The Mountain Story by Lori Lansens
My rating: 2 of 5 stars
This was #23 (a book set in the wilderness) and #25 (a book by an author from a country you’ve never visited, and that would be Canada) on my 2017 Reading Challenge.
Bookshelves: abandoned, adventure, coming-of-age, dnf, man-vs-nature, reading-challenge, love-the-cover
Admittedly, I was trying to read this book after suffering the ignominiousness of losing a job, which is a pretty serious emotional hit and a fairly distracting situation. But on the other hand, I had another job the very next day, because I had already decided I hated where I was and had been looking.
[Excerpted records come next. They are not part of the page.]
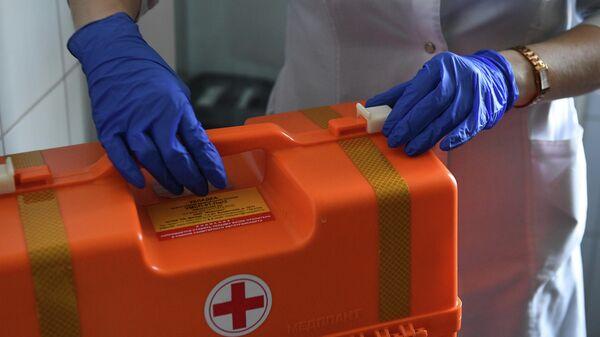 Чемодан с лекарственными средствами в руках у врача на подстанции скорой помощи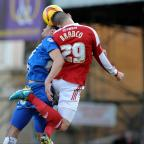 Swindon Advertiser: Raphael Rossi Branco wins a header during his star performance in Swindon Town's victory over Peterborough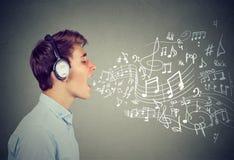 El hombre joven que canta con música observa la salida de la boca Imagen de archivo libre de regalías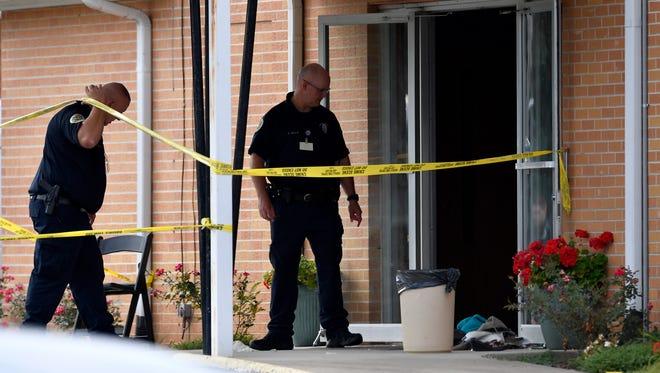 Police investigate the scene where multiple shots were fired at Burnette Chapel Church of Christ Sunday, Sept. 24, 2017 in Antioch, Tenn.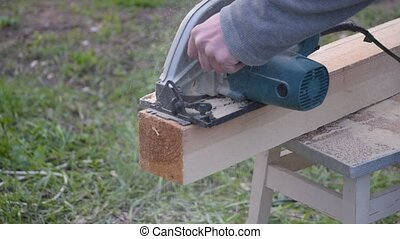 Hands sawing wooden beam lengthwise with a circular hand saw...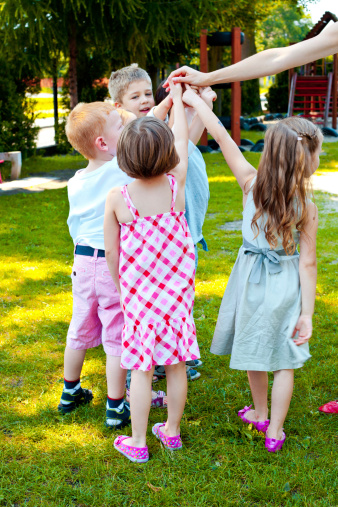 Kids Playing In Garden Stock Photo - Download Image Now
Also on the other hand, a good book could have drawn me in, balm for my wounds. I have to conclude this was not a particularly good book, or not for me at any rate.
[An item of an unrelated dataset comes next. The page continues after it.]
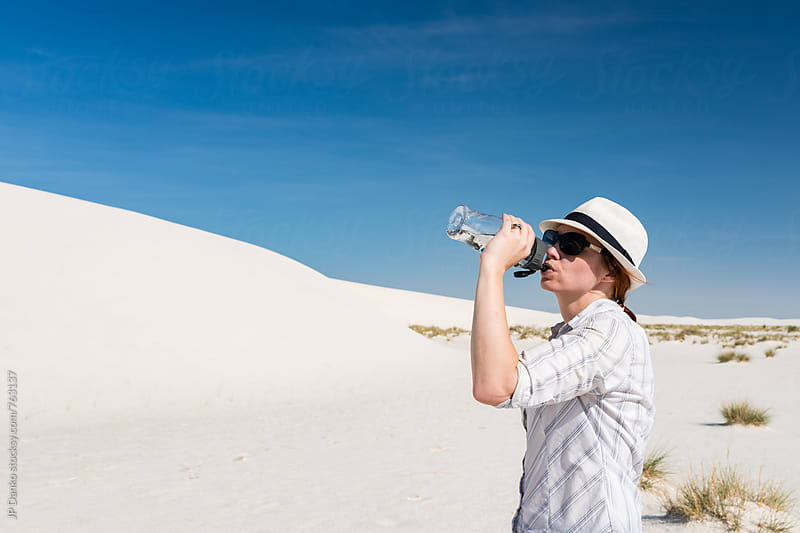 Woman Drinking from Water Bottle Sand Sledding In White Sands National Monument New Mexico by JP Danko for Stocksy United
It’s not that the writing is bad, or that the premise is bad. Neither is the case. The blurb hooked me: “Five days. Four hikers. Three survivors.” I like man-vs-nature stories, and stories of internal reckonings. I love the cover. But the story couldn’t draw me in; it felt draggy and repetitive, and I never felt invested in the characters. I kept doing anything except read this book, which I was attributing to my unusual mental state, until last night when I decided that I would enjoy the story if I’d just settle down and pay attention, and I was by god going to finish the damn thing. So I read–until the part about the coyotes, who attack humans only very, very rarely. That two coyotes, apparently well-fed and not in denning season, would stalk four people, all of whom are three times their size, was just not believable to me. It did serve as a nice contrivance for the next disaster to befall the group, though.
That’s when I counted it all up. I’ve been reading this book for 8 days, I’m only about halfway through and it’s due back at the library in 2 more days, after which I’ll have to go back on a waiting list to check it out again, and by the time I get it back I’ll have forgotten where I left off and what happened before.
When I was still working at We Suck, Inc., I’d escaped for a lunch hour and hit the jackpot at a used bookstore, scoring a copy of Pat Frank’s Alas, Babylon that had lately been on my mind a lot for some reason (couldn’t have anything to do with Der Pumpkinfuhrer having the nuclear controls, could it?) as well as some Sue Monk Kidd, Erik Larson, and Barbara Kingsolver. As with my former job, I will conclude that we are not a good fit and leave The Mountain Story to someone who will enjoy it.